Quand on apprécie un grand écrivain tel que Kafka,
il est assez courant qu'on soit déçu et même
irrité par une grosse biographie prétendant nous
révéler les tenants et aboutissants de son
processus créatif, ou pire de nous régaler avec des
anecdotes montrant le côté peu flatteur de la
personne qui se cacherait derrière l'auteur. Tel n'est pas
le cas de l'entreprise monumentale de Reiner Stach concernant
Franz Kafka.
« Kafka, Le temps des décisions » (éd le cherche
midi, 2023, 956 pages) est le premier tome de plus de 900 pages,
traduit par Régis Quatresous, d'une biographie monumentale
qui en compte trois. L'auteur connaît les pièges du
genre et les expose en introduction avec une intelligence
aiguë qui donne envie d'y aller voir. Sans façons,
mais il s'en explique, Stach renonce à commencer par
l'enfance, puis la jeunesse de Kafka, etc. Il nous plonge
d'emblée dans le cercle de ses amis et son cadre familial
en 1910, lorsque l'écrivain a déjà
vingt-sept ans et occupe un poste de cadre dans une compagnie
d'assurances. L'effet de réel instauré par Reiner
Stach est assez stupéfiant. Où ce long voyage
labyrinthique dans la vie, l'œuvre et l'époque de
Franz Kafka va-t-il nous mener ? Je vous en donnerai des
nouvelles à la fin de l'été.
HOMMAGE À FRANÇOIS CHESNAIS
Une journée d'hommage à François Chesnais
aura lieu le 26 juin prochain au Campus-Condorcet de
Paris-Aubervilliers de 9h30 à 19h avec de nombreux
intervenants. Cette journée est organisée par
Catherine Sauviat, Claude Serfati et Laurent Baronian.
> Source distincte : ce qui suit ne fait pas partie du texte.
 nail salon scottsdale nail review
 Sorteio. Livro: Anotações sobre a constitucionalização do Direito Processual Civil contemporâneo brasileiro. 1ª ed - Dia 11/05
Plusieurs sessions permettront de couvrir les différents
domaines où François Chesnais a apporté une
contribution importante à l'analyse et la
compréhension de la mondialisation du capital, de la
mondialisation financière, des crises économiques
et de la crise écologique.
La table ronde concluant la journée permettra
d'évoquer le parcours intellectuel et militant de
François Chesnais. Nombre de nos lecteurs savent à
quel point son rôle a été stimulant comme
rédacteur en chef de la revue Carré Rouge.